Javier Nieto Iglesias, Luis M. Ruilope Urioste, Soledad García de Vinuesa, Dolores Jarillo Ibáñez, José Mora-Maciá, José C. Rodríguez-Pérez, Ramón Romero, Pedro Aljama, Florencio García-Martín, Alfonso Pérez-García, Raúl Fernández and Jesús Garrido,
on behalf of the PROCOPA Study Group. Spain.
Introduction: Tight blood pressure (BP) control and proteinuria reduction are the main therapeutic objectives in patients with primary renal disease. New Guidelines have established a lower threshold and goal BP in patients with proteinuria. However, a strict BP control could also be accompanied by a greater fall in proteinuria, depending on the type of the therapy chosen.

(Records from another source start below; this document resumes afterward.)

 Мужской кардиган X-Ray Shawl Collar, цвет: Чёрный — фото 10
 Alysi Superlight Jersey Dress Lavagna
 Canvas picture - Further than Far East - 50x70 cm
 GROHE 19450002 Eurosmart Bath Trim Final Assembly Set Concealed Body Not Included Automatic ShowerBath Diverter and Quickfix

Objective: To compare the rate of proteinuria decrease when BP is reduced as much as safely possible with different medications (atenolol, verapamil, trandolapril and the combination verapamil plus trandolapril) in patients with primary renal disease. Secondarily, to evaluate renal function and other specific biochemical parameters.
Patients and Methods: After a 4-week run-in placebo period, patients with primary renal disease, proteinuria (1g/day and creatinine clearance >50 ml/min were double-blind, randomised to: atenolol 50 mg/d, verapamil 240 mg/d, trandolapril 2 mg/d or verapamil plus trandolapril 240/2 mg/d. Doses were forcedly doubled in all patients after 4 weeks of treatment. Furosemide was added at week 8 if needed. Patients were followed at 4, 8, 16 and 24 weeks of treatment.

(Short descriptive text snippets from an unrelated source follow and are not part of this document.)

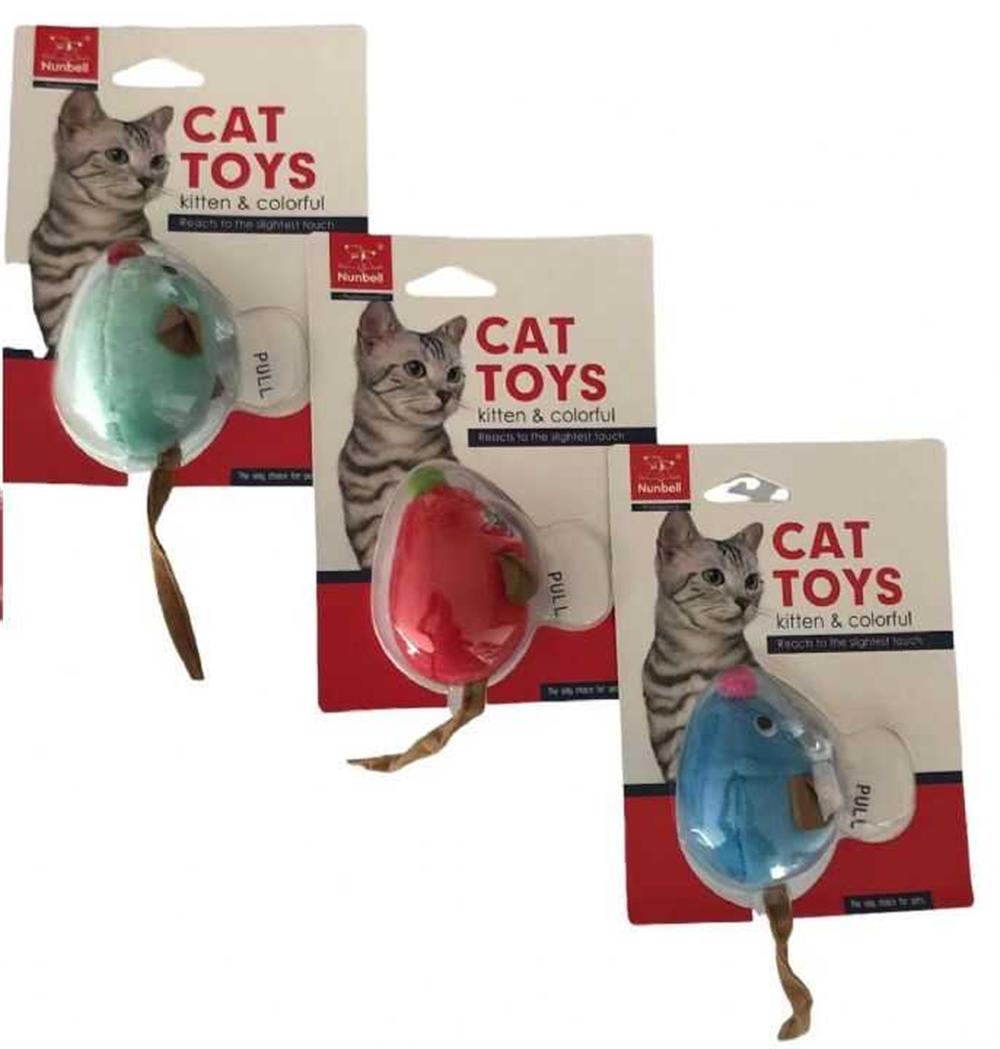 Titreşimli Peluş Fare Kedi Oyuncağı (1 Adet)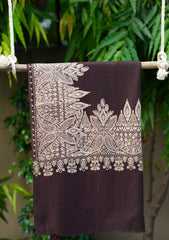 Pashmina Ari Work Shawl D - 171 - Choclate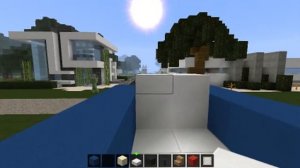 Minecraft lets build a police car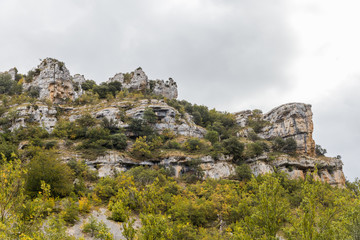 Fototapeta na wymiar Karstic landscape in Spain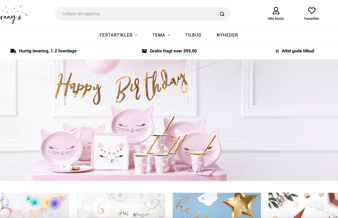 Nystartede webshop med festartikler til salg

Results: 119 patients comprised the intention-to-treat sample and 101 patients completed the study. A significant BP reduction was obtained in the four treatment groups [SBP/DBP (mmHg): 12.2/9.9 atenolol; 8.2/7.9 verapamil; 12.9/9.3 trandolapril and 13.6/11.3 verapamil plus trandolapril] without differences among them. Despite the good BP response, a significant rate of reduction in proteinuria was only shown in the groups treated with trandolapril alone 40.2% (CI95%: 24.3-56.2%) or associated to verapamil 48% (CI95%: 31.7-64.3%). Only in this latter group, the fall in proteinuria was accompanied by a significant increase in serum albumin (0.25 g/dL, p=0.002) and calcium (0.22 mg/dL, p=0.004).

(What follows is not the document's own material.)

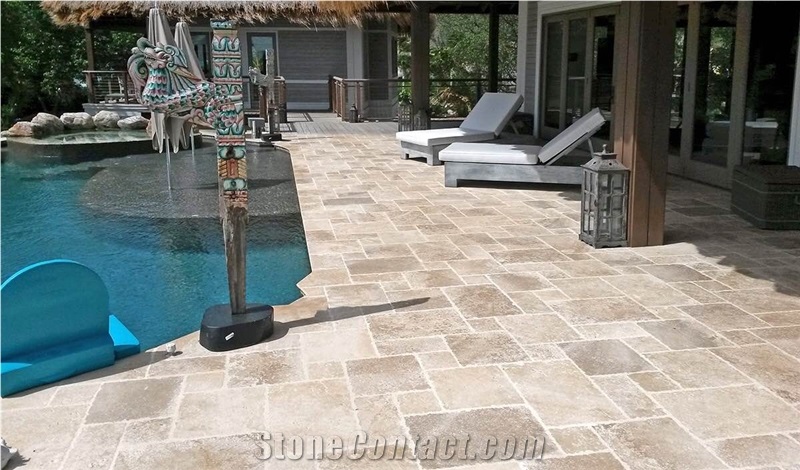 Limestone Pool Paver Terrace French Limestone Pool Coping 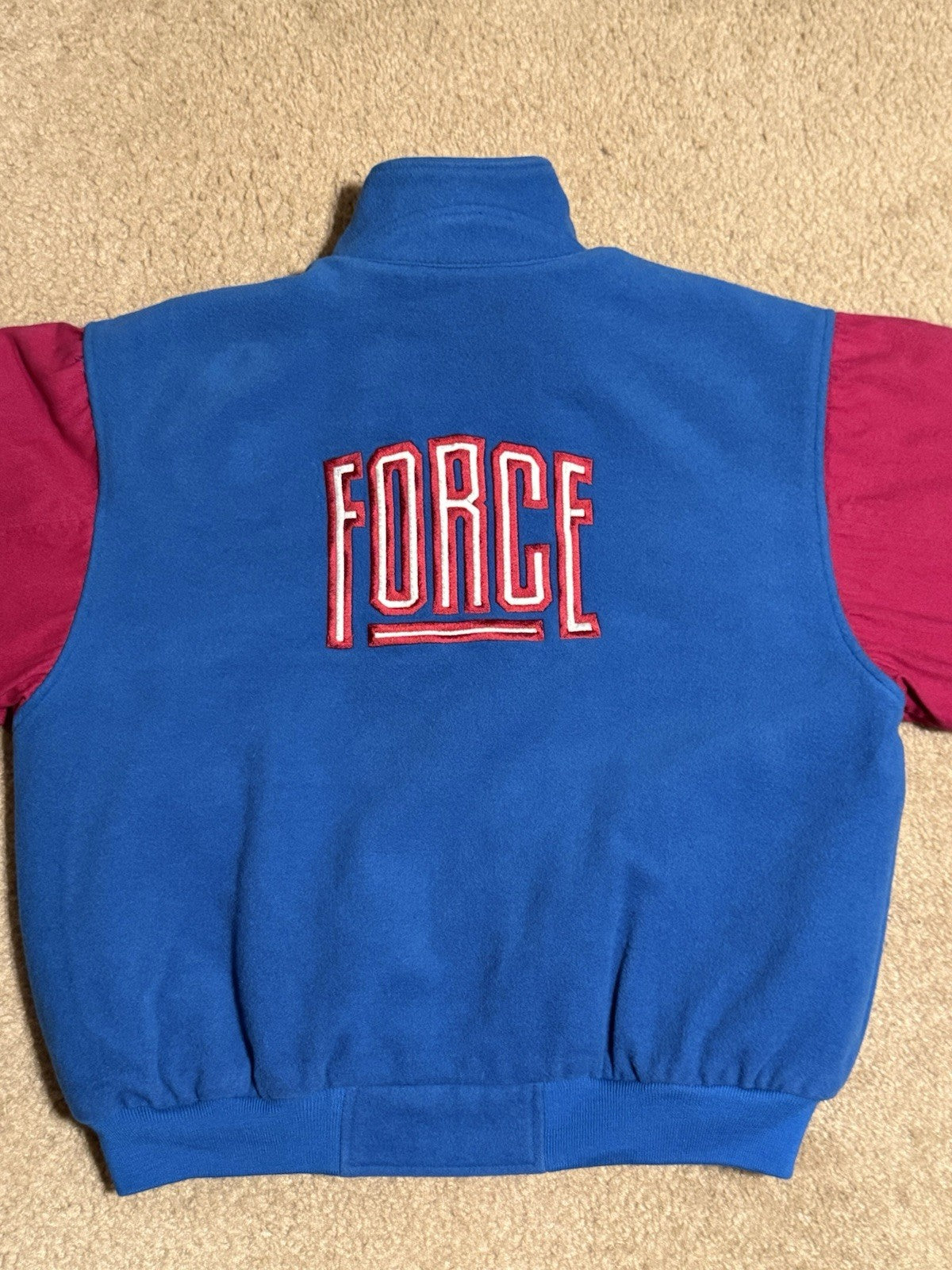 Nike Force Wool Varsity Bomber Jacket - Vintage Basketball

Conclusions: In patients with primary renal disease and significant proteinuria, an adequate BP control can be achieved provided there is an adequate treatment titration. However, proteinuria fell significantly only in patients receiving the ACE inhibitor, alone or in combination. In patients treated with the trandolapril-verapamil combination, the simultaneous increase in serum albumin and calcium could represent an important additional benefit.